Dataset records
· · ·

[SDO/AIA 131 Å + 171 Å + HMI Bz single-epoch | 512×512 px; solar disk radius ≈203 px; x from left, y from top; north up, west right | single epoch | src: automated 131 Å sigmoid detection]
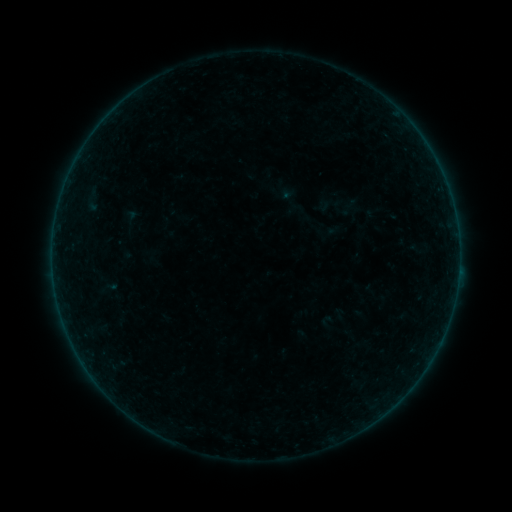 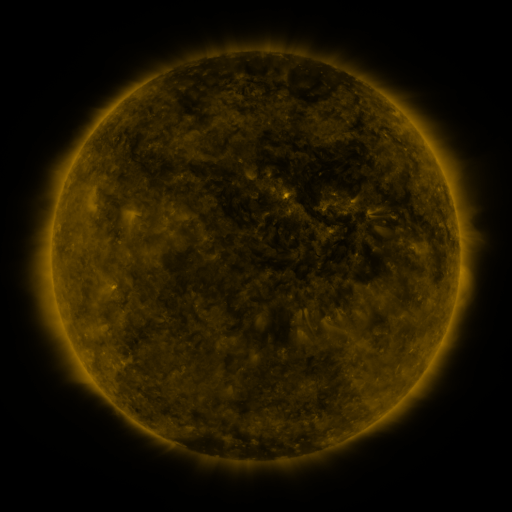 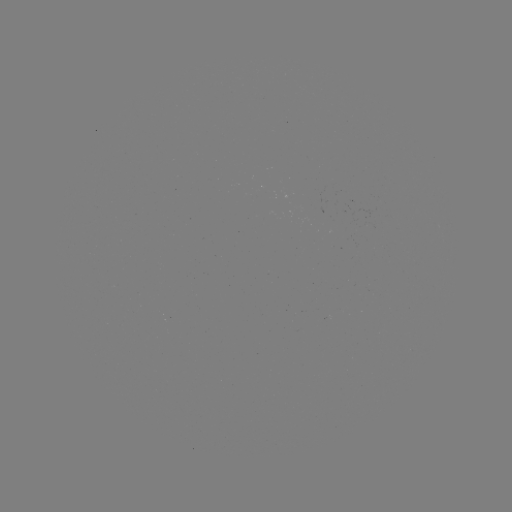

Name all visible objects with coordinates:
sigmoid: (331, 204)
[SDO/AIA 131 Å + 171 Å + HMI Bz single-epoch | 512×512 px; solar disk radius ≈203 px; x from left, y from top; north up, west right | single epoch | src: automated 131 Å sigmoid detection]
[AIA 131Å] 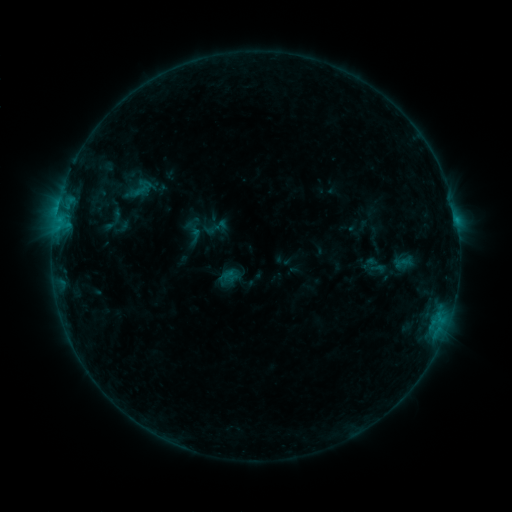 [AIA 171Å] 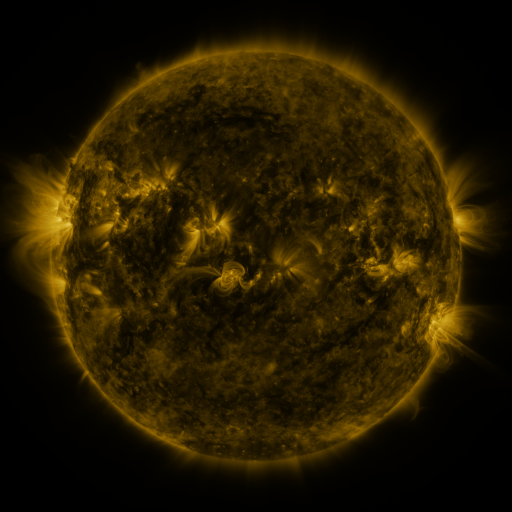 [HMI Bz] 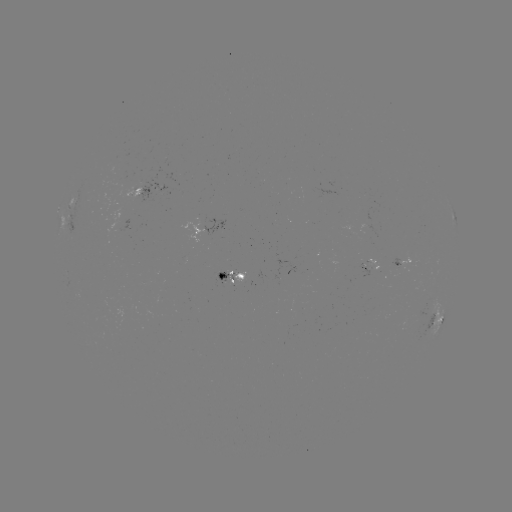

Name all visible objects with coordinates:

· · ·

» **Problem to work on**: Write out again the lines from the start of the rows through the line that contains "sigmoid: (331, 204)", and leave the pictures out.

» **Solution**:
[SDO/AIA 131 Å + 171 Å + HMI Bz single-epoch | 512×512 px; solar disk radius ≈203 px; x from left, y from top; north up, west right | single epoch | src: automated 131 Å sigmoid detection]

Name all visible objects with coordinates:
sigmoid: (331, 204)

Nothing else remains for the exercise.